4. Get a grip, please
Three wins in a row have ignited Essex’s campaign, lifting them to second in the South Group.
After Charlie Allison and Luc Benkenstein had dominated the first innings of the match, the 21-year-olds putting on 133 in 16 overs, Simon Harmer’s attack set about a Middlesex team low on confidence. The captain was the only bowler not to cash in as a procession of batters came and went, resistance rather feeble, the home side all out in less than 18 overs.
Middlesex are rock-bottom of the group after five defeats. With Sussex and Lancashire also in various states of disarray, that’s a sixth of counties in trouble. Domestic cricket cannot afford that and its governance should be robust enough to avoid it.
5. Rehan reins them in
Having dispatched a miserable Lancashire back down the M62 to make it four wins out of five, Yorkshire could have opened up a 12-point gap in the North Group over third-place Leicestershire with a win at Grace Road. But that sort of thinking can bite you on the bum in any sport, especially one as unpredictable as T20 cricket.
However, you can expect Rehan Ahmed to have an impact in any match, as three-dimensional a cricketer as one finds in the English game, a quality that possibly works against him representing his country.
Opening, he missed out with a duck as the home side limped to 147 for eight, Nick Kelly top-scoring with 44. With Jonny Bairstow teeing off, Yorkshire were going at 11 an over in the powerplay, but Ahmed caught Adam Lyth and then punctured the middle order with a four-wicket hole, three his own and one his run out.
Yorkshire are still top of the group, but they could have had one foot in the quarter-finals at the halfway mark without Ahmed’s intervention. The 21-year-old is surely too good to be bouncing between carrying drinks, the Lions, the county game and franchise competitions.
6. Lancashire’s problems illuminated at Blackpool
Not so long ago, Lancashire considered adopting a subscription model for their YouTube channel before (I presume) somebody asked the suit proposing it if he had seen the team play recently.
Notwithstanding the difficulties of providing live coverage from an outground (a chilly and windswept Stanley Park in Blackpool) the feed was a bit shambolic, with only commentator Scott Read and co’s good humour and patience, if not his Glamorgan colleagues’ pessimistic judgment, holding the show together.

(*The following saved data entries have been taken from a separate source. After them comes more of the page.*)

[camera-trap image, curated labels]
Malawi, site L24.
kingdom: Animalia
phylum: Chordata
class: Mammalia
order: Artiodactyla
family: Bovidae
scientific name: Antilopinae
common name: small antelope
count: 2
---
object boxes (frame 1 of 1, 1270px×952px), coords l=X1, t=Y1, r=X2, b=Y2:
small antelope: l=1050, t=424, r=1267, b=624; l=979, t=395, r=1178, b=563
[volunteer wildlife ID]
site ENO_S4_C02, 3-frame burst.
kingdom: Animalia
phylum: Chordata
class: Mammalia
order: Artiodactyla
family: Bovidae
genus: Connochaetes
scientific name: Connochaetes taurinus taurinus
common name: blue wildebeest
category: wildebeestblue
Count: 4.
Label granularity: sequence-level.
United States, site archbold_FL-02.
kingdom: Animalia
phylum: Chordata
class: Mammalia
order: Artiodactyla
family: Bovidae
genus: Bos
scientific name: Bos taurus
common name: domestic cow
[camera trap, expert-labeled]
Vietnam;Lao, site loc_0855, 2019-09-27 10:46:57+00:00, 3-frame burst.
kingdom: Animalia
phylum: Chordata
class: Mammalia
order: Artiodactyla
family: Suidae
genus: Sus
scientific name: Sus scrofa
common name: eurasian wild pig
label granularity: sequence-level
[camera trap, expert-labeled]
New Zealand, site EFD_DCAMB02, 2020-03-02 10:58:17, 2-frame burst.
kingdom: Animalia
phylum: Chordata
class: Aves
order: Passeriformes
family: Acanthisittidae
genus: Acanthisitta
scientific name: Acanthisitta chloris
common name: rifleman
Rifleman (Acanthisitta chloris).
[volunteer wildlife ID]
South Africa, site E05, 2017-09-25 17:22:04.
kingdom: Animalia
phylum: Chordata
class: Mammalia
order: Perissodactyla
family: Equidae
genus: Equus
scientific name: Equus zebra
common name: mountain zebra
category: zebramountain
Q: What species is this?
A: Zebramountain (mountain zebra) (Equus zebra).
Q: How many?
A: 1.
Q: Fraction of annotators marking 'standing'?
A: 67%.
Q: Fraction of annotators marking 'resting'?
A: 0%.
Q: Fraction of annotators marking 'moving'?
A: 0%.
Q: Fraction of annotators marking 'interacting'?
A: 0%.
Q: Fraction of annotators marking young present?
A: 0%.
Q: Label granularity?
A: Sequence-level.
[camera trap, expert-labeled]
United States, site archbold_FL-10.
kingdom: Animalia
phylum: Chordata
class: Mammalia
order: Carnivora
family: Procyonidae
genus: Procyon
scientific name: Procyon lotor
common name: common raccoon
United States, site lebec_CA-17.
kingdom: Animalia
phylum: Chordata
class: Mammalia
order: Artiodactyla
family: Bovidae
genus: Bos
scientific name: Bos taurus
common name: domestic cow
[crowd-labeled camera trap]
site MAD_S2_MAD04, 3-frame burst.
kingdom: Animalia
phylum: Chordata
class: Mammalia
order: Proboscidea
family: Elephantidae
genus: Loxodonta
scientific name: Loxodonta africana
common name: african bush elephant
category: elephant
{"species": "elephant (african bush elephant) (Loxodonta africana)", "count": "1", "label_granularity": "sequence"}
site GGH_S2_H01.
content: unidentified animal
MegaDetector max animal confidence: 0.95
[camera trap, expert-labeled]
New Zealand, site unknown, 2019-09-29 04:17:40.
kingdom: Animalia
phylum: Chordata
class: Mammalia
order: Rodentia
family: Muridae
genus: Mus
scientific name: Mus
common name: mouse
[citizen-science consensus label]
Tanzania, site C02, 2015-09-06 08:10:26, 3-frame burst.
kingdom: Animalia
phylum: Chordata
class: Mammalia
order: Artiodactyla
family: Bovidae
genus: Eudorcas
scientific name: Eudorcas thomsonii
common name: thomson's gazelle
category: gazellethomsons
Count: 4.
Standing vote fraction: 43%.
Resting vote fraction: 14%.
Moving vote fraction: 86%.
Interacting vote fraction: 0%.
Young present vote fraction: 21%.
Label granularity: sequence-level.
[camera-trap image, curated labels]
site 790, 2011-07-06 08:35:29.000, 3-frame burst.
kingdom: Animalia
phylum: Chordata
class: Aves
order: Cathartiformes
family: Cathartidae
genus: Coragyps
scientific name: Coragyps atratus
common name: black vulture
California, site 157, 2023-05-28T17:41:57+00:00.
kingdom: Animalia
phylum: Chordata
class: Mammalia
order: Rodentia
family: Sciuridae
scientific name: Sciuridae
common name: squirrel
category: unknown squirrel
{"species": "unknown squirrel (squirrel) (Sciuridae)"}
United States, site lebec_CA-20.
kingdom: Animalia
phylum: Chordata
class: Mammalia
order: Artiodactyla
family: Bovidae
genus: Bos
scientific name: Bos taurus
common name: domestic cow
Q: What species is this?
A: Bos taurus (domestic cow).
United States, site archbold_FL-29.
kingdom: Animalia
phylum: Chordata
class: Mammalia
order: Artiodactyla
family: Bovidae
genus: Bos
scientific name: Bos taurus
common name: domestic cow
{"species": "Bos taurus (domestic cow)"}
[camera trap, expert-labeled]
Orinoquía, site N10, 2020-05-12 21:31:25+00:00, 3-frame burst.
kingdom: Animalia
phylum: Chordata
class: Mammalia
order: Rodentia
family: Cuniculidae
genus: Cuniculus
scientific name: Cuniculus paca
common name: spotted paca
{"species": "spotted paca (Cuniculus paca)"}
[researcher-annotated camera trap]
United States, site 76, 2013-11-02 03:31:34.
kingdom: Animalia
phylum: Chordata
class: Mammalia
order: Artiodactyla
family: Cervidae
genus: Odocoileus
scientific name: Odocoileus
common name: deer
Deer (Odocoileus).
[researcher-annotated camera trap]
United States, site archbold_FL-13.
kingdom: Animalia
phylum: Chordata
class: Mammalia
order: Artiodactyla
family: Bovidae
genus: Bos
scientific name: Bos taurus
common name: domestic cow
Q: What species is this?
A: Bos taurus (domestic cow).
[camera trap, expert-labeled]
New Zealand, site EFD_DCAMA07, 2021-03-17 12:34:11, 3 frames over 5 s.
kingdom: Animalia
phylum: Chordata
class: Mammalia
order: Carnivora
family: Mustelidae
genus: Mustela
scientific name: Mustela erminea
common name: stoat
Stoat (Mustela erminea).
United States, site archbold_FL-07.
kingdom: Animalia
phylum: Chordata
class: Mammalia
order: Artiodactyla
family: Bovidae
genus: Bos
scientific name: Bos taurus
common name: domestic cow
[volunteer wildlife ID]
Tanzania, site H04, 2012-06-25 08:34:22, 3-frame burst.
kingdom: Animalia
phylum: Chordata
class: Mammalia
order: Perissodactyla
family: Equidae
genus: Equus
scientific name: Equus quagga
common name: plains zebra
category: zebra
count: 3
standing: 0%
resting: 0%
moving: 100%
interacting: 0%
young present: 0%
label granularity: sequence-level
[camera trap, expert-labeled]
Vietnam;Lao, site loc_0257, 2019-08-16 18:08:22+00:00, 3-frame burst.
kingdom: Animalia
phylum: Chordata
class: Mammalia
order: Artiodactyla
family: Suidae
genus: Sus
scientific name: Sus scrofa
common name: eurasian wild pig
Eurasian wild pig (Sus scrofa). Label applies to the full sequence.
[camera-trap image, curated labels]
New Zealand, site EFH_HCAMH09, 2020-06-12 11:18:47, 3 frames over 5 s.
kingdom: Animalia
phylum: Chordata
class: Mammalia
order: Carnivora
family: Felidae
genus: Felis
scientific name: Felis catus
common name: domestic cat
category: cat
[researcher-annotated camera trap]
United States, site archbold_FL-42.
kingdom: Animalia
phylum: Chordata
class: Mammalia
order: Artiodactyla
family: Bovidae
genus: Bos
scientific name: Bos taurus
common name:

Those more familiar with Lancashire’s form would not have been awarding the visitors the win prematurely, even if they needed 41 off 11 balls, eight wickets down. Chris Cooke and Timm van der Gugten have seen most things before and they played very well, but still, how can you lose from there?
Spare a thought for Liam Livingstone. He made 81 off 37 balls and took three for 13 off his four overs. His colleagues mustered 111 off 13.5 overs and took four for 186 off their 16. Lancashire were weakened by injuries but still had six internationals on the field. Not good enough I’m afraid – again.